Action item A:
Decide whether each statement agrees with the passage below on research fatigue in Botswana, answering yes or no and quoting the words of the passage that settle it. (i) The exploratory trip to northern Botswana took place in March 2022. (ii) The larger research project aims to solve problems at the local level. (iii) The author chose to work mainly in one place that had not yet been "over-researched."
Action item B:
Please carry the passage below on research fatigue in Botswana forward, picking up after its final sentence.
══ Supplied text
Before I started my ethnographic fieldwork in October 2022, I visited northern Botswana together with my project colleagues for an initial exploratory trip in March 2022. The trip aimed to identify potential future research topics and locations as well as to establish local contacts. Besides local community representatives, we met different NGO members working on human-wildlife conflict and community-based conservation. Many of those NGO members in leading positions are white foreigners who arrived as researchers in the country and established applied programs after their studies. During these meetings, research fatigue was frequently mentioned. We were told that many researchers had already come to Botswana and left without providing feedback to their research participants while the problems on the ground remained unchanged. Disappointed by such experiences, some of the NGO staff warned that people in the villages were no longer willing to participate in further research. They argued that research in the area should be applied to serve the needs and problems of people on the ground instead of just addressing broader questions of global concern in the name of basic research. In an interview (1.12.2022), one NGO member commented (1.12.2022): “What has faded away is the luxury of being able to ask questions because it’s interesting to know the answers.”

Apart from Botswana, research fatigue is a growing global concern for researchers and their participants and might threaten future research and trust in academia and science (Clark 2008). Addressing its causes and impacts is therefore of great importance for research ethics and good scientific practice. Learning about research fatigue was an important experience in my research planning so as not to continue the chain of fatigue. I decided to conduct my research mainly in one place that had not yet been “over-researched” so that I would not repeat questions and topics and would be able to build long-term relationships with people.

The larger research project that I am part of is not concerned with solving problems at the local level. Rather, it is about generating knowledge for the advancement of concepts and debates in environmental anthropology (in short: basic science). Following this approach, the project also works together with scientists and institutions in southern Africa and funds some of them. In the longer term, the project’s research might lead to an improvement in conservation, ideally to greater fairness and involvement of local populations through communicating findings to governments, conservation actors, and wider society.
════
══ Source data
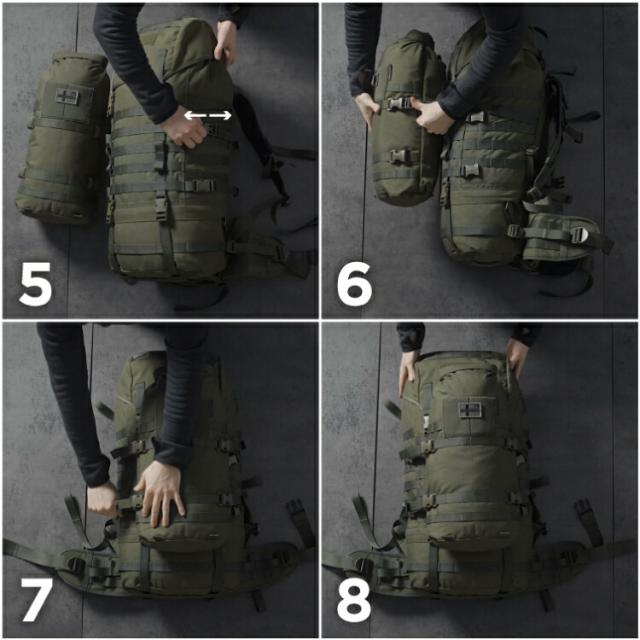 5

6

7

8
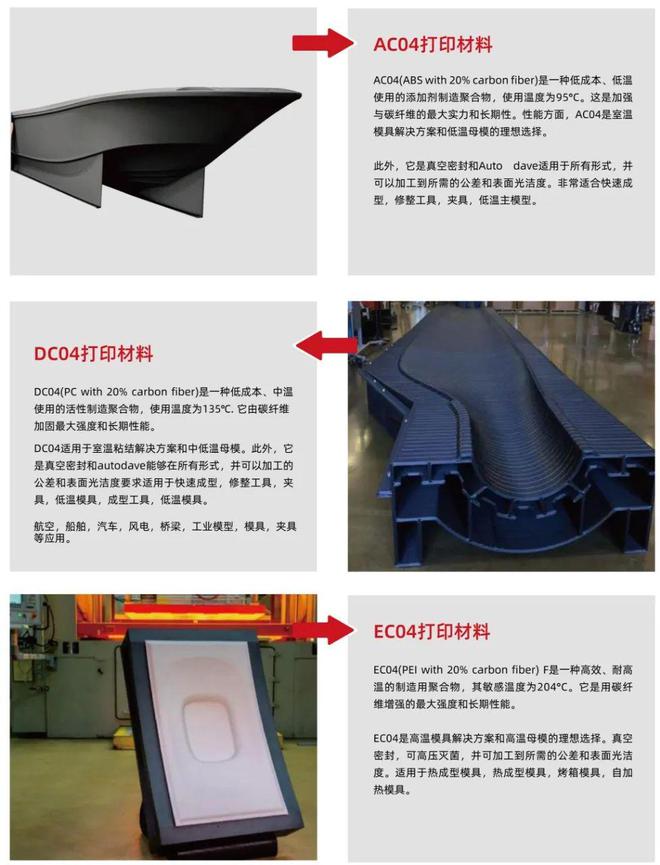 AC04打印材料

AC04(ABS with 20% carbon fiber)是一种低成本、低温使用的添加剂制造聚合物，使用温度为95°C。这是加强与碳纤维的最大实力和长期性。性能方面，AC04是室温模具解决方案和低温母模的理想选择。

此外，它是真空密封和Auto dave适用于所有形式，并可以加工到所需的公差和表面光洁度。非常适合快速成型，修整工具，夹具，低温主模型。

DC04打印材料

DC04(PC with 20% carbon fiber)是一种低成本、中温使用的活性制造聚合物，使用温度为135℃. 它由碳纤维加固最大强度和长期性能。

DC04适用于室温粘结解决方案和中低温母模。此外，它是真空密封和autodave能够在所有形式，并可以加工的公差和表面光洁度要求适用于快速成型，修整工具，夹具，低温模具，成型工具，低温模具。

航空，船舶，汽车，风电，桥梁，工业模型，模具，夹具等应用。

EC04打印材料

EC04(PEI with 20% carbon fiber) F是一种高效、耐高温的制造用聚合物，其敏感温度为204°C。它是用碳纤维增强的最大强度和长期性能。

EC04是高温模具解决方案和高温母模的理想选择。真空密封，可高压灭菌，并可加工到所需的公差和表面光洁度。适用于热成型模具，热成型模具，烤箱模具，自加热模具。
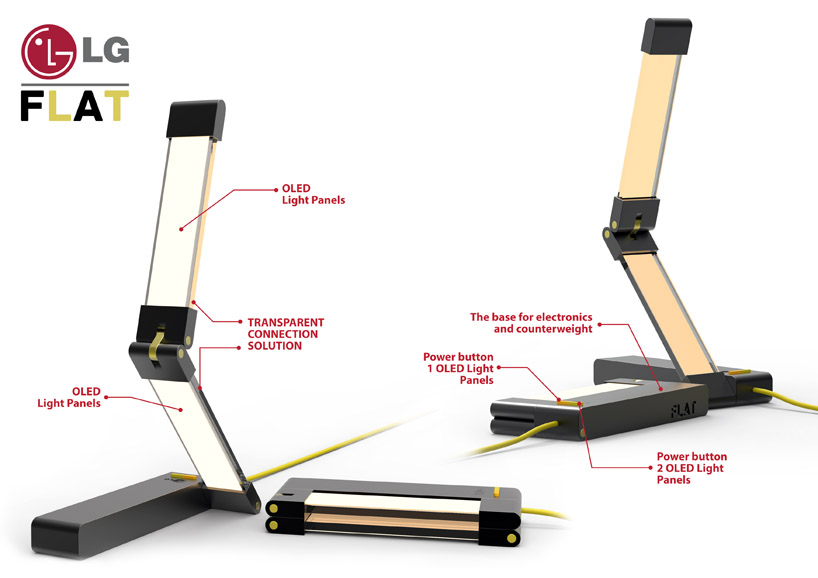 LG

FLAT

OLED
Light Panels

TRANSPARENT
CONNECTION
SOLUTION

OLED
Light Panels

The base for electronics
and counterweight

Power button
1 OLED Light
Panels

FLAT

Power button
2 OLED Light
Panels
════
Written reply A:
(i) Yes: "I visited northern Botswana together with my project colleagues for an initial exploratory trip in March 2022"
(ii) No: "The larger research project that I am part of is not concerned with solving problems at the local level."
(iii) Yes: "I decided to conduct my research mainly in one place that had not yet been “over-researched”"

Written reply B:
Anthropology, as a primarily basic science, is particularly good at making local voices and perspectives visible and revealing inequalities. But no change on the ground is guaranteed soon. For many of my research participants, however, only the present mattered and not a distant future. Therefore, I found myself facing  tension between doing basic research and having the desire to provide fast, tangible benefits with my work.  Especially in marginalized contexts, ethical obligations and responsibilities for researchers (from privileged positionalities) should be critically addressed. For example, researchers can use their privilege, power, and knowledge to support marginalized people beyond the research. For me, this meant supporting my participants and other villagers with everyday tasks, such as writing letters, applying for jobs, finding out any information about bureaucratic issues, and giving them lifts. While my research did not contribute to immediate benefits, I tried to make my stay helpful in many ways in exchange for the trust and time people allowed me.

Exploring Various Ways of Creating Reciprocity

Research fatigue was not as big of an obstacle as I had feared. I was welcomed by most people and I formed many meaningful relationships in the eastern panhandle, some of which continue to this day. However, the question of what I could give back to people with my research in return for the time, information, and trust they gave me was a constant concern throughout my research process. This was a concern that frustrated me at times as I did not have clear answers and often felt left alone with this question. During the years of my PhD, I got a general feeling that a great part of the academic business is concerned with publications and researchers’ visibility and not so much about what tangible contribution we make in a world faced with multiple ecological and social crises. Of course, the precarious structures in academia together with limited time and funding also mean that focussing on one’s own career is important to stay in the race and not become unemployed. At the same time, there is a growing interest in collaborative research and knowledge co-production in academia which may open up new avenues and agencies.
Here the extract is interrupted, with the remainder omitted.